For linings, I much prefer willow to spruce. Much easier and more enjoyable to work with.

I noticed that recently. It seemed to me much easier to trim the lining afterward when I used willow. I couldn't see much difference in bending it though. It was easy whether it was spruce or willow.

Posted

I've been using black willow from Michigan to my blocks, it is light and more difficult to split than spruce, I think. Recently I started using

Brazilian cedar (Spanish cedar) for linings, it is quite light and easy to bend.

Posted

I used weeping willow. I have never tried black willow.

I heard that there is a man selling black willow in Michigan. I tried giving him a ring but didn't hear back. Luckily a willow toppled over due to Irene and the property owners were kind enough to let me keep some of the wood. It's green, and I'm air drying right now. If the air drying process works (doesn't rot instead of dry) I will try using it for blocks in instruments next year.

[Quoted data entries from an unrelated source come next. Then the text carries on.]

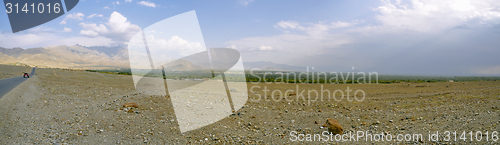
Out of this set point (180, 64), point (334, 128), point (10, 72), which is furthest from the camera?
point (10, 72)

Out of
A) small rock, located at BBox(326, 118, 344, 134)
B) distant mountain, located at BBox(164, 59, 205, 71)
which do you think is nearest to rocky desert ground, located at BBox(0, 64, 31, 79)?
distant mountain, located at BBox(164, 59, 205, 71)

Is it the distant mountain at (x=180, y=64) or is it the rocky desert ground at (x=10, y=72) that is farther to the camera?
the rocky desert ground at (x=10, y=72)

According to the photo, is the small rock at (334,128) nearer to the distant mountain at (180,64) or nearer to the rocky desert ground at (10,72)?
the distant mountain at (180,64)

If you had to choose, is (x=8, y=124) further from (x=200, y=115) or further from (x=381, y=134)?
(x=381, y=134)

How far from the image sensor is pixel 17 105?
329 inches

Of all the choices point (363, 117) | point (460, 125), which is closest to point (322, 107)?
point (363, 117)

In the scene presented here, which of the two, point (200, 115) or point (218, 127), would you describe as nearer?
point (218, 127)

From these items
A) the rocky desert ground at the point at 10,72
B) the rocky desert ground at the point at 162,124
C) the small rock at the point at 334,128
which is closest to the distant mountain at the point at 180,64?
the rocky desert ground at the point at 162,124

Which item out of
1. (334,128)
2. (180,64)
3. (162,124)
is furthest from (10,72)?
(334,128)

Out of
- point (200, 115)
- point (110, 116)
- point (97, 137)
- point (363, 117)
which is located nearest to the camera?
point (97, 137)

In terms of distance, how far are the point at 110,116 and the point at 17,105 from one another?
4.37m

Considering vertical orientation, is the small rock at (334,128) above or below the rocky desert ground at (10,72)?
below

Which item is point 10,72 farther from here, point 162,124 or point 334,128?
point 334,128

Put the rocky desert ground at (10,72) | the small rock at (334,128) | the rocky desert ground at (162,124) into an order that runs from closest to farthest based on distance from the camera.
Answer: the rocky desert ground at (162,124), the small rock at (334,128), the rocky desert ground at (10,72)
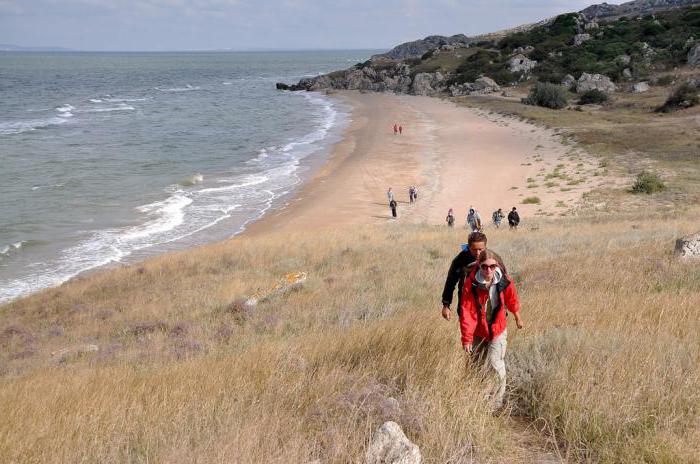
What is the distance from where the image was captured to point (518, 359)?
16.0 feet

The linings are so thin that during the bending process the moisture evaporates so I figured it was OK to use for linings. I figured you soak the spruce lining in order to bend anyways. Although, I won't use the willow for blocks until it has properly air dried next year.

Posted

I like Red Alder split on the quarter for linings...it bends and trims-up very easy

Posted

Jacob Stainer sometimes used walnut for the linings, but not for the blocks.

I tried it and it worked fine on a Stainer model, but for cremonese models I still prefer lighter woods like willow or spruce.

Grain orientation as usual: perpendicular to the outline.

  • 2 weeks later...
Posted

Can I clarify something here? The blocks should be cut so the end grain is against the back and table, correct? Or to say another way, the grain of the blocks are transverse (perpendicular) to the form? .....my first instrument...

Thanks,

Roger

Posted

Can I clarify something here? The blocks should be cut so the end grain is against the back and table, correct? Or to say another way, the grain of the blocks are transverse (perpendicular) to the form? .....my first instrument...

Thanks,

Roger

Yes, and that is why they (the end grain is showing...) must be glue sized before the plates are glued to the rib assembly.

Posted

Can I clarify something here? The blocks should be cut so the end grain is against the back and table, correct? Or to say another way, the grain of the blocks are transverse (perpendicular) to the form? .....my first instrument...

Thanks,

Roger

Correct. There sometimes can be some confusion because the word "grain" is used to mean different things. For example, when Mountain Luthier said in post #3 of this discussion: "As straight as possible with grain radiating outwards toward the points and ends." he was not actually referring to the grain; he was really referring to the annular rings. In a growing tree the grain runs vertically from the ground up towards the sky. The annular rings run in concentric circles around the center of the trunk.